**Supplied records**

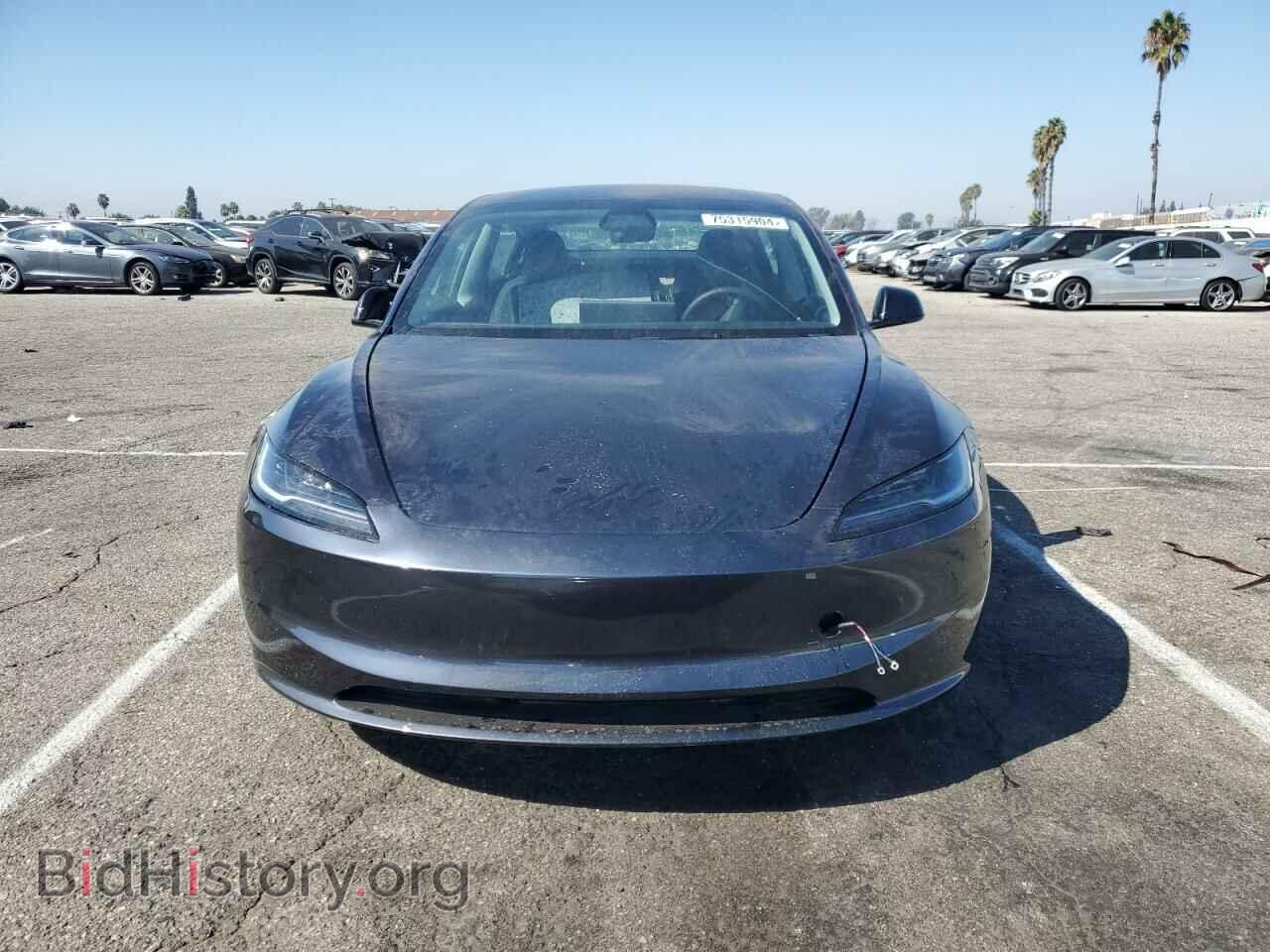 2024 TESLA MODEL 3 - VIN: 5YJ3E1EA6RF724358 - Фото 5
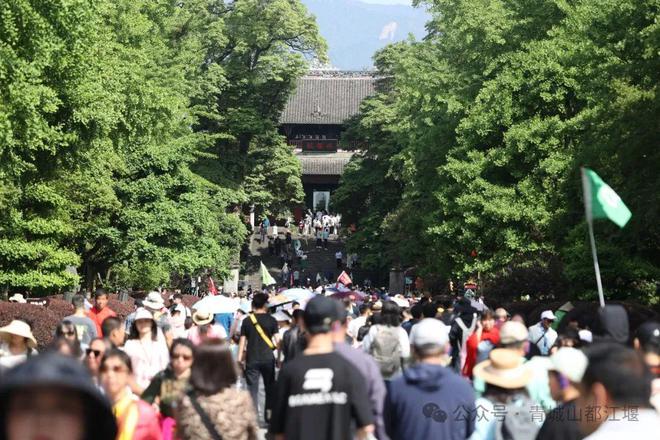 都江堰太火爆NPC白娘子被求合影到宕机j9九游会入口顶流实锤！这个五一青城山(图9)
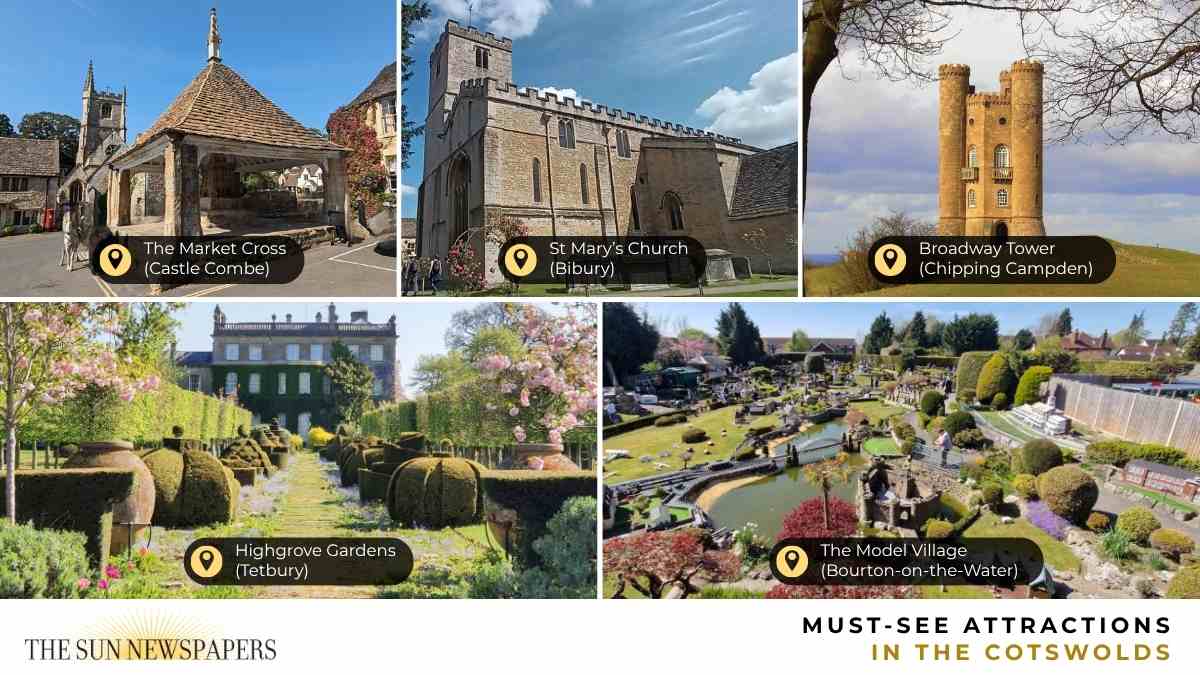 Must See Attractions in the Cotswolds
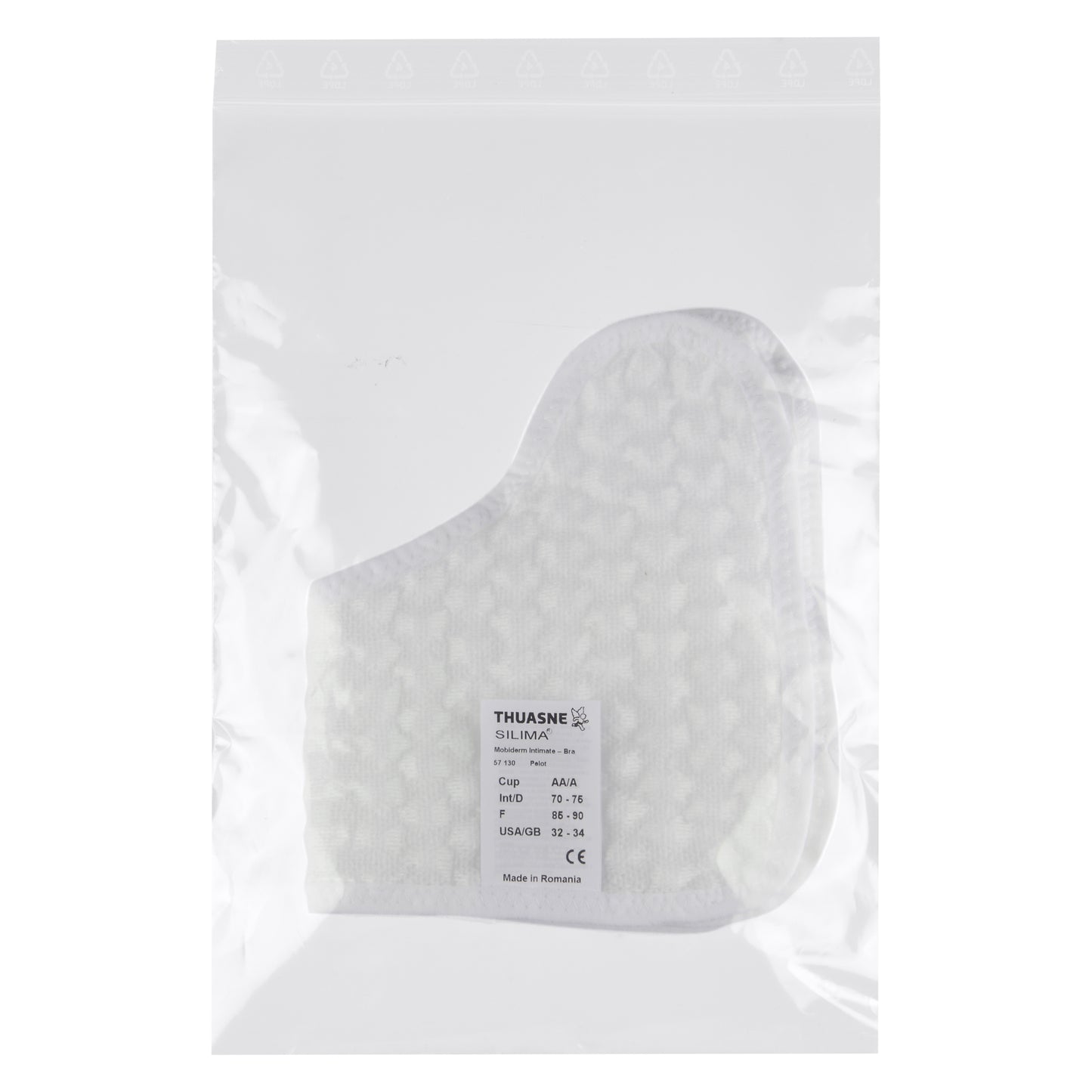 Thuasne Mobiderm Breast Pad Packaging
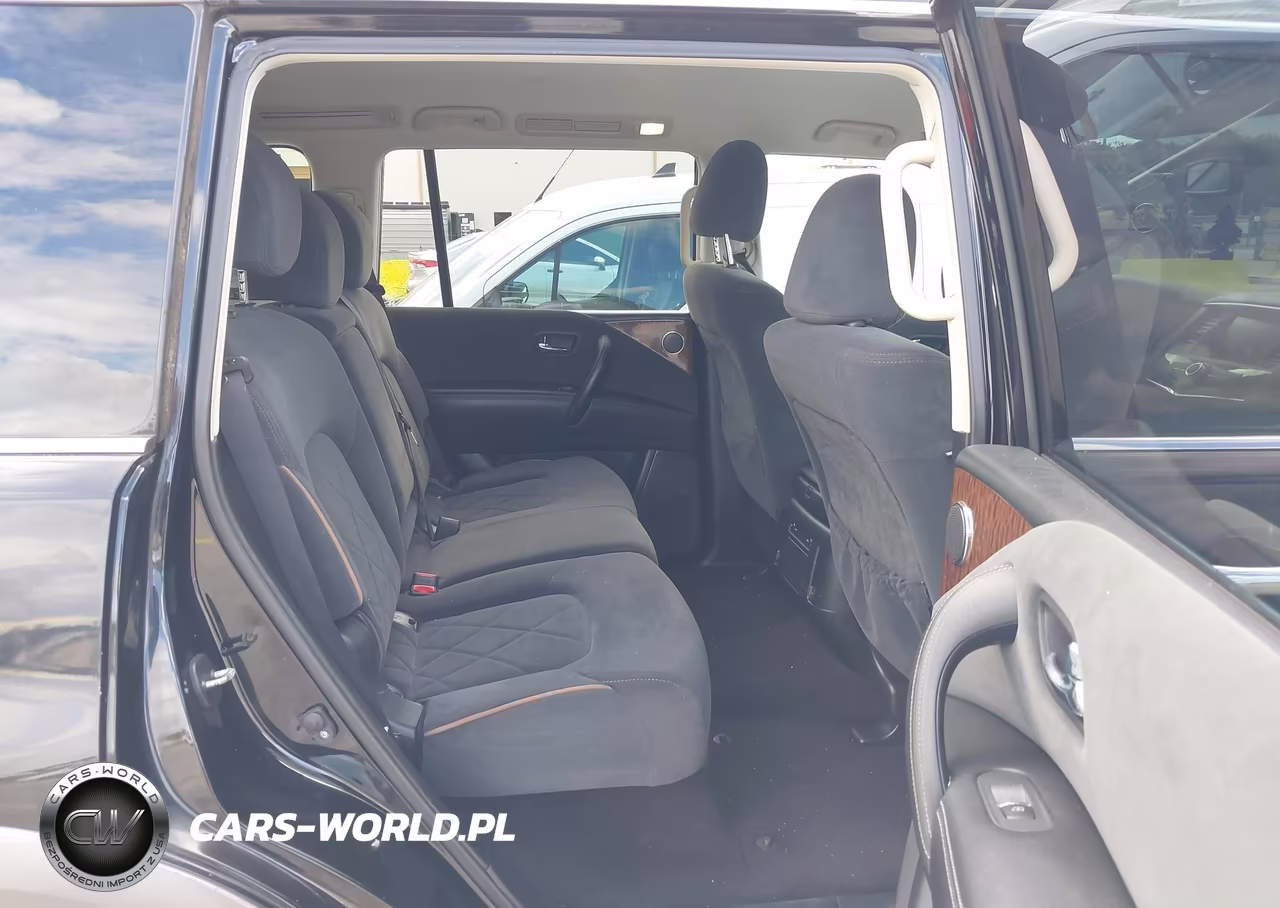 2019 Nissan Armada Sv VIN:JN8AY2ND3K9087335 - 8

**Problem description**
Print the text of all five items above word for word and in their original order, leaving out the pictures.

**Solution for this problem**
 2024 TESLA MODEL 3 - VIN: 5YJ3E1EA6RF724358 - Фото 5
 都江堰太火爆NPC白娘子被求合影到宕机j9九游会入口顶流实锤！这个五一青城山(图9)
 Must See Attractions in the Cotswolds
 Thuasne Mobiderm Breast Pad Packaging
 2019 Nissan Armada Sv VIN:JN8AY2ND3K9087335 - 8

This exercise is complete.